Throughout the previous decade, strategists and statesmen asserted that we were about to enter the “Pacific Century.” Global power and wealth would shift to East Asia. American interests, power, and investments would follow. The Atlantic would become a dead sea strategically, its littoral states and their continents declining to marginal status. Economic opportunities, crucial alliances, and the gravest threats would rise in the east, as surely as the morning sun.

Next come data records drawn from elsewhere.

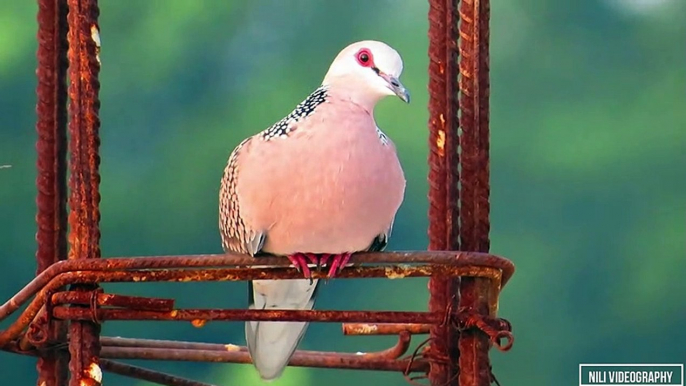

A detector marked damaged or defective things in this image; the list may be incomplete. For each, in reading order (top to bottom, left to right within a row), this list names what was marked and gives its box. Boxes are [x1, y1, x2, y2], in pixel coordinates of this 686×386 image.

peeling rust texture [34, 0, 69, 384]
vertical rusty rod [35, 0, 69, 382]
rusted rebar [35, 0, 69, 382]
rusty metal bar [35, 0, 69, 382]
rusty metal bar [65, 0, 102, 382]
peeling rust texture [65, 0, 102, 386]
rusted rebar [66, 0, 102, 384]
vertical rusty rod [66, 0, 103, 386]
horizontal rusty rod [51, 292, 175, 312]
horizontal rusty rod [99, 358, 216, 386]
rusty metal bar [99, 360, 218, 386]
horizontal rusty rod [52, 308, 440, 326]
horizontal rusty rod [0, 252, 516, 318]
curved rusty bar [0, 250, 516, 320]
rusty metal frame [1, 0, 516, 386]
horizontal rusty rod [101, 346, 430, 372]
vertical rusty rod [424, 0, 462, 382]
rusty metal bar [428, 0, 460, 382]
peeling rust texture [430, 0, 462, 382]
rusted rebar [428, 0, 464, 382]
rusted rebar [456, 0, 494, 384]
rusty metal bar [456, 0, 494, 384]
peeling rust texture [456, 0, 494, 386]
vertical rusty rod [460, 0, 492, 382]
rusted metal joint [456, 310, 510, 350]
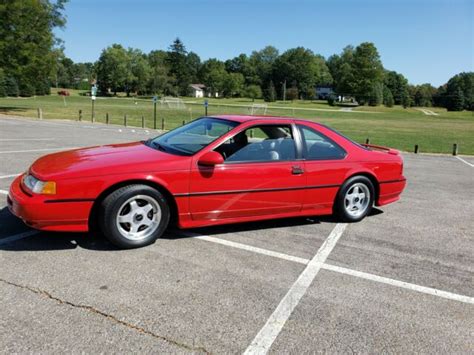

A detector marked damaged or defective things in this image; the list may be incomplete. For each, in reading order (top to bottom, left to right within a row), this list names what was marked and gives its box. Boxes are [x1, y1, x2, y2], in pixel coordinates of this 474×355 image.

parking lot crack [0, 280, 211, 354]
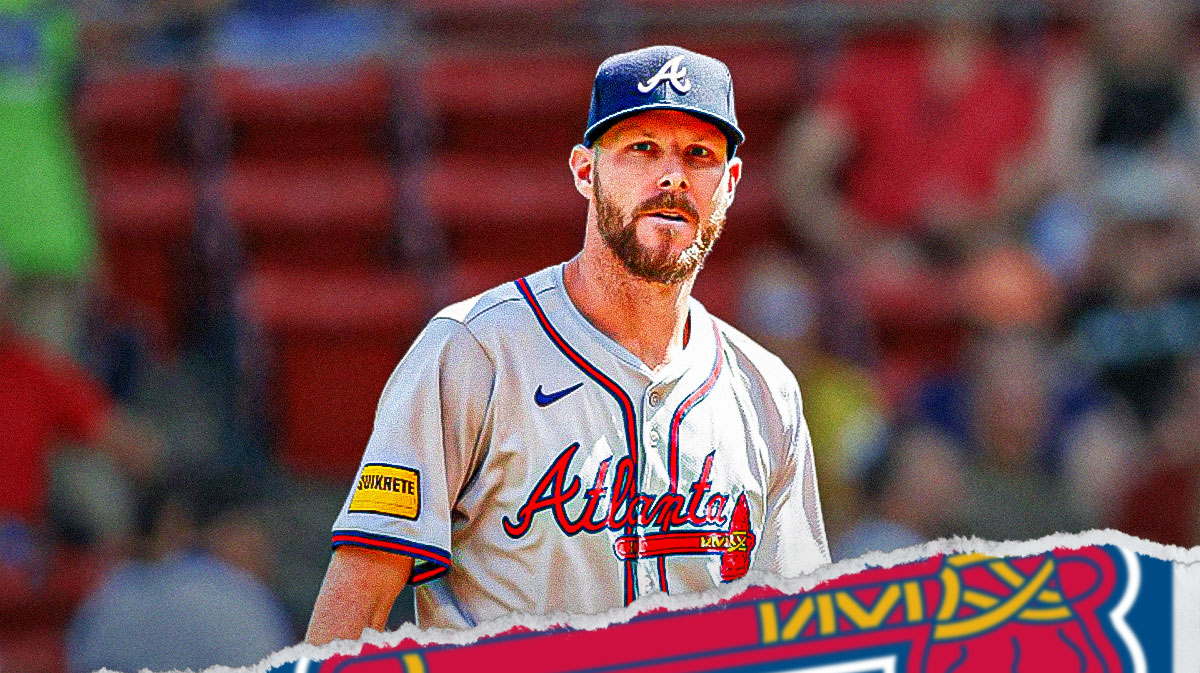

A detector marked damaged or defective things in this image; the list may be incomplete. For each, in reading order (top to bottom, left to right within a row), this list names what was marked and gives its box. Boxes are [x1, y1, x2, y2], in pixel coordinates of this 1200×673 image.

torn paper edge graphic [126, 530, 1195, 671]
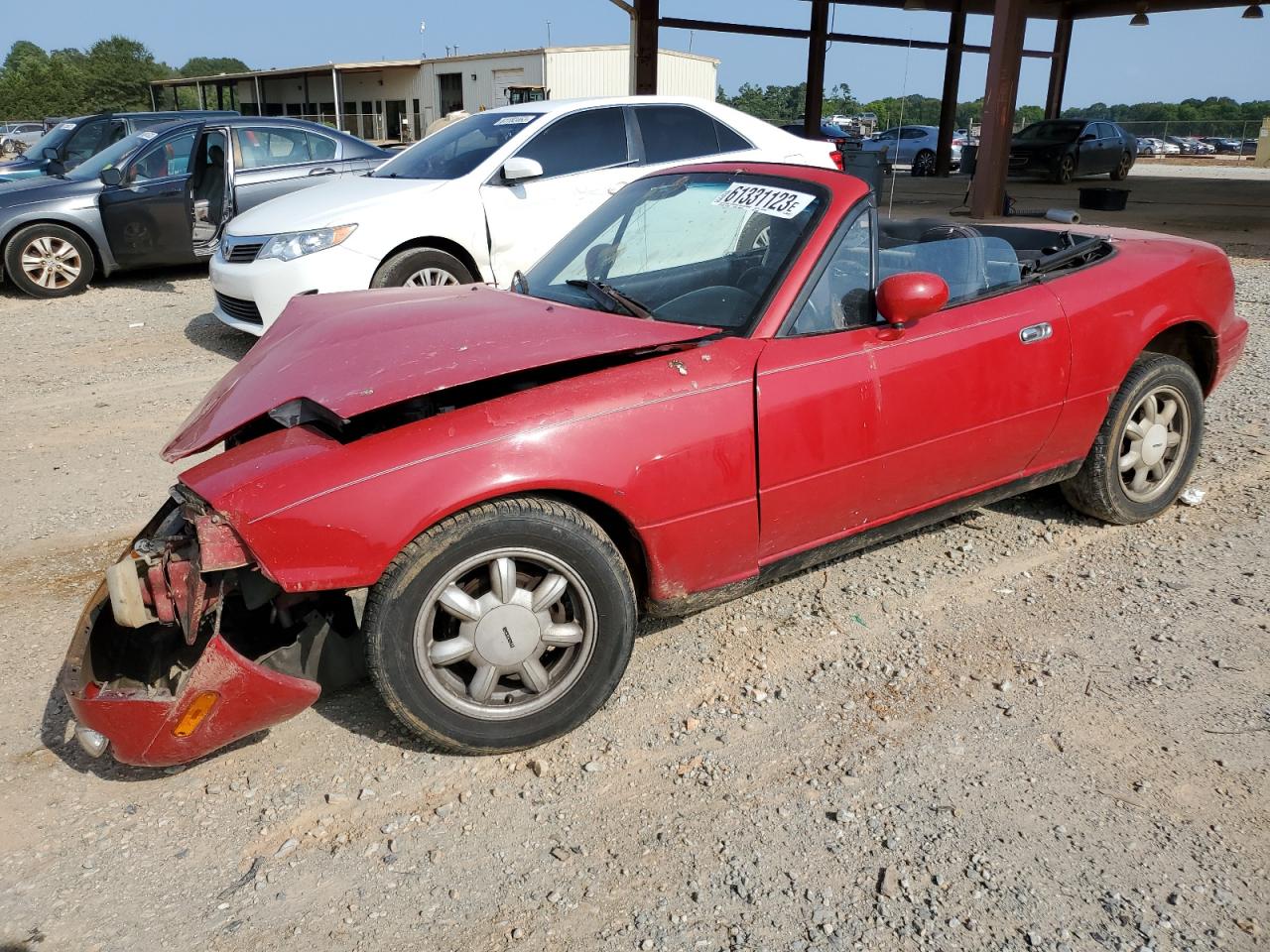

An alternative view of the evidence suggests that the experts were wrong. Although the United States will remain engaged in the Far East—as well as in the Middle East, Europe, and nearly everywhere else—the great unexplored opportunities for human advancement, fruitful alliances, strategic cooperation, and creating an innovative, just, and mutually beneficial international order still lie on the shores of the Atlantic. The difference is that the potential for future development lies not across the North Atlantic in “Old Europe,” but on both sides of the South Atlantic, in Africa and Latin America.
Especially since 9/11, the deteriorating civilization of the Middle East has demanded our attention. But we must avoid a self-defeating strategic fixation on the Arab Muslim world and self-destructive states nearby. Any signs of progress in the Middle East will be welcome, but the region overall is fated to remain an inexhaustible source of disappointments. While Africa suffers from an undeserved reputation for hopelessness (often a matter of racism couched in diplomatic language) and Latin America is dismissed as a backwater, the aggressive realms of failure in the Middle East always get the benefit of the doubt. When the United States places a higher priority on relations with Egypt than on those with Mexico or Brazil, and when Jordan attracts more of our attention than does South Africa, our foreign policy lacks common sense as much as it does foresight.
Interesting Premise. Obviously getting out of the cycle of death in the Middle East would be a good thing. Europe and China have varying amounts of hostility toward us and are unlikely to reconsider any time soon. Developing the Americas likely would relieve some pressure on our Southern border. Leaving Africa as a train wreck is likely to have negative long range consequences. Also Latin America has much better near term prospects of building responsive democratic governments that will protect human rights than China.